Population dynamics and dephasing of excitons and electron-hole pairs in polytype wurtzite/zinc-blende InP nanowires

Abstract

We investigated the dephasing and population dynamics of electron-hole (e-h) pairs and excitons in vapor-liquid-solid grown polytype wurtzite/zinc-blende (WZ/ZB) InP nanowires (NWs) using heterodyne four-wave mixing (HFWM) in three-beam configuration at temperatures from 80 to 270 K. The photon energy of the 100 fs excitation pulses was varied to predominantly excite either mobile excitons and e-h pairs or indirect WZ/ZB excitons. The population dynamics reveal a multiexponential decay with time constants ranging over six orders of magnitude. The dynamics has been interpreted by a coupled rate equation model which considers WZ and ZB electron states, donor electron states, and band bending trapping holes to the surface.
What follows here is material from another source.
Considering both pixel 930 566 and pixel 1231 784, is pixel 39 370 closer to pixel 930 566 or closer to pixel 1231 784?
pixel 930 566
The model reproduces the essential features of the experimentally observed dynamics at different excitation energies, fluences, and lattice temperatures. Intraband thermalization is reached within 5--50 ps, after which the nonradiative recombination dominates the dynamics. Notably, the screenable surface band bending results in long-lived spatially separated carriers, causing a photogenerated, spatially separated electron and hole density which is dominating the long-lived dynamics.